--- Work task ---
What is needed here is an exact copy of all the data.

--- Exercise inputs ---
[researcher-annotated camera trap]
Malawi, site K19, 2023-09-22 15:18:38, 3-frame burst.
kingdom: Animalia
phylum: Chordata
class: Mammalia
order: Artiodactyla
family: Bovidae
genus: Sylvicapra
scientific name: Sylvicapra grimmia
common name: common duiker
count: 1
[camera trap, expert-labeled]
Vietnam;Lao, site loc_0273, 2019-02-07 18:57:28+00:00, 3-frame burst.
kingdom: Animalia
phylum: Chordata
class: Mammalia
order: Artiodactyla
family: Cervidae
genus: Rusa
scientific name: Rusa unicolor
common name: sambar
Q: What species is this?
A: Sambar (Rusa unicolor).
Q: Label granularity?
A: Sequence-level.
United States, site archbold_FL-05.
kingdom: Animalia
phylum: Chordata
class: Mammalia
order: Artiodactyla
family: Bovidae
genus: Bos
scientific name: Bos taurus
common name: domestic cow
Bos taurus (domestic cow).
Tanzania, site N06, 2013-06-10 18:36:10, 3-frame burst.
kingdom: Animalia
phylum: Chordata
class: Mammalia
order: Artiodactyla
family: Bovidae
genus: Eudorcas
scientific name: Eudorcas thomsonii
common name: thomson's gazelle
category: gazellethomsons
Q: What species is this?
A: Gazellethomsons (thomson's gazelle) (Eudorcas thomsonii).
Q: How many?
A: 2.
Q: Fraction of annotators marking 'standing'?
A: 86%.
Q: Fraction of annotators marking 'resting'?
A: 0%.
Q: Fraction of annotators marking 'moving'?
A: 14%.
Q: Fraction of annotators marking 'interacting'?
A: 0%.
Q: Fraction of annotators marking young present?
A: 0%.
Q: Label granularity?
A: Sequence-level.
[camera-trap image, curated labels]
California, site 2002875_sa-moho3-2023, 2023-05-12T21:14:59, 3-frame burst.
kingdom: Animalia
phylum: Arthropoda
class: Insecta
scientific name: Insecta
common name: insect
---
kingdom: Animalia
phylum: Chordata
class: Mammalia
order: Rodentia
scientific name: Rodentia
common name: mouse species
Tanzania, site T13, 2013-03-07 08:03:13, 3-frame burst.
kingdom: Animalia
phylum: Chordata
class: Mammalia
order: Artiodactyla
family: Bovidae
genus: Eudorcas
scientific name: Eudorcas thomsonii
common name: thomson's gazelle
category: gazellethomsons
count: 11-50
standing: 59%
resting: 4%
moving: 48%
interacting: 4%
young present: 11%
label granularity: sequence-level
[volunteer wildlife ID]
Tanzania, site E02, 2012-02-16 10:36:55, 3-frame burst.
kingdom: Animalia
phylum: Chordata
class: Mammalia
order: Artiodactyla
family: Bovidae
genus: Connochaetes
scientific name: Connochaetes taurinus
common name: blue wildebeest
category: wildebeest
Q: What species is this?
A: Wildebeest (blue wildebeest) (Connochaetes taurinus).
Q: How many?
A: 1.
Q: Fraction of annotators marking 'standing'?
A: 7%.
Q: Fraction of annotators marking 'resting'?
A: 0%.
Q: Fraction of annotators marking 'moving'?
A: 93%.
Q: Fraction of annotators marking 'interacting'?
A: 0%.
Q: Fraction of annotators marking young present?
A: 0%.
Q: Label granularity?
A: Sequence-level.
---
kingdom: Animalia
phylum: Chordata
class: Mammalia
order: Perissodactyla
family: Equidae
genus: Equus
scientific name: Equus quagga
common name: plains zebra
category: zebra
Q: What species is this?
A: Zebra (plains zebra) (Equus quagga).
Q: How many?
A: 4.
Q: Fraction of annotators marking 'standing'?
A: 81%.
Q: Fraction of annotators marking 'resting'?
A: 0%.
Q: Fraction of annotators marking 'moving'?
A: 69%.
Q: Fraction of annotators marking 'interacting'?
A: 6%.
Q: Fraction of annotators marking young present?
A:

--- Reply to the task ---
[researcher-annotated camera trap]
Malawi, site K19, 2023-09-22 15:18:38, 3-frame burst.
kingdom: Animalia
phylum: Chordata
class: Mammalia
order: Artiodactyla
family: Bovidae
genus: Sylvicapra
scientific name: Sylvicapra grimmia
common name: common duiker
count: 1
[camera trap, expert-labeled]
Vietnam;Lao, site loc_0273, 2019-02-07 18:57:28+00:00, 3-frame burst.
kingdom: Animalia
phylum: Chordata
class: Mammalia
order: Artiodactyla
family: Cervidae
genus: Rusa
scientific name: Rusa unicolor
common name: sambar
Q: What species is this?
A: Sambar (Rusa unicolor).
Q: Label granularity?
A: Sequence-level.
United States, site archbold_FL-05.
kingdom: Animalia
phylum: Chordata
class: Mammalia
order: Artiodactyla
family: Bovidae
genus: Bos
scientific name: Bos taurus
common name: domestic cow
Bos taurus (domestic cow).
Tanzania, site N06, 2013-06-10 18:36:10, 3-frame burst.
kingdom: Animalia
phylum: Chordata
class: Mammalia
order: Artiodactyla
family: Bovidae
genus: Eudorcas
scientific name: Eudorcas thomsonii
common name: thomson's gazelle
category: gazellethomsons
Q: What species is this?
A: Gazellethomsons (thomson's gazelle) (Eudorcas thomsonii).
Q: How many?
A: 2.
Q: Fraction of annotators marking 'standing'?
A: 86%.
Q: Fraction of annotators marking 'resting'?
A: 0%.
Q: Fraction of annotators marking 'moving'?
A: 14%.
Q: Fraction of annotators marking 'interacting'?
A: 0%.
Q: Fraction of annotators marking young present?
A: 0%.
Q: Label granularity?
A: Sequence-level.
[camera-trap image, curated labels]
California, site 2002875_sa-moho3-2023, 2023-05-12T21:14:59, 3-frame burst.
kingdom: Animalia
phylum: Arthropoda
class: Insecta
scientific name: Insecta
common name: insect
---
kingdom: Animalia
phylum: Chordata
class: Mammalia
order: Rodentia
scientific name: Rodentia
common name: mouse species
Tanzania, site T13, 2013-03-07 08:03:13, 3-frame burst.
kingdom: Animalia
phylum: Chordata
class: Mammalia
order: Artiodactyla
family: Bovidae
genus: Eudorcas
scientific name: Eudorcas thomsonii
common name: thomson's gazelle
category: gazellethomsons
count: 11-50
standing: 59%
resting: 4%
moving: 48%
interacting: 4%
young present: 11%
label granularity: sequence-level
[volunteer wildlife ID]
Tanzania, site E02, 2012-02-16 10:36:55, 3-frame burst.
kingdom: Animalia
phylum: Chordata
class: Mammalia
order: Artiodactyla
family: Bovidae
genus: Connochaetes
scientific name: Connochaetes taurinus
common name: blue wildebeest
category: wildebeest
Q: What species is this?
A: Wildebeest (blue wildebeest) (Connochaetes taurinus).
Q: How many?
A: 1.
Q: Fraction of annotators marking 'standing'?
A: 7%.
Q: Fraction of annotators marking 'resting'?
A: 0%.
Q: Fraction of annotators marking 'moving'?
A: 93%.
Q: Fraction of annotators marking 'interacting'?
A: 0%.
Q: Fraction of annotators marking young present?
A: 0%.
Q: Label granularity?
A: Sequence-level.
---
kingdom: Animalia
phylum: Chordata
class: Mammalia
order: Perissodactyla
family: Equidae
genus: Equus
scientific name: Equus quagga
common name: plains zebra
category: zebra
Q: What species is this?
A: Zebra (plains zebra) (Equus quagga).
Q: How many?
A: 4.
Q: Fraction of annotators marking 'standing'?
A: 81%.
Q: Fraction of annotators marking 'resting'?
A: 0%.
Q: Fraction of annotators marking 'moving'?
A: 69%.
Q: Fraction of annotators marking 'interacting'?
A: 6%.
Q: Fraction of annotators marking young present?
A:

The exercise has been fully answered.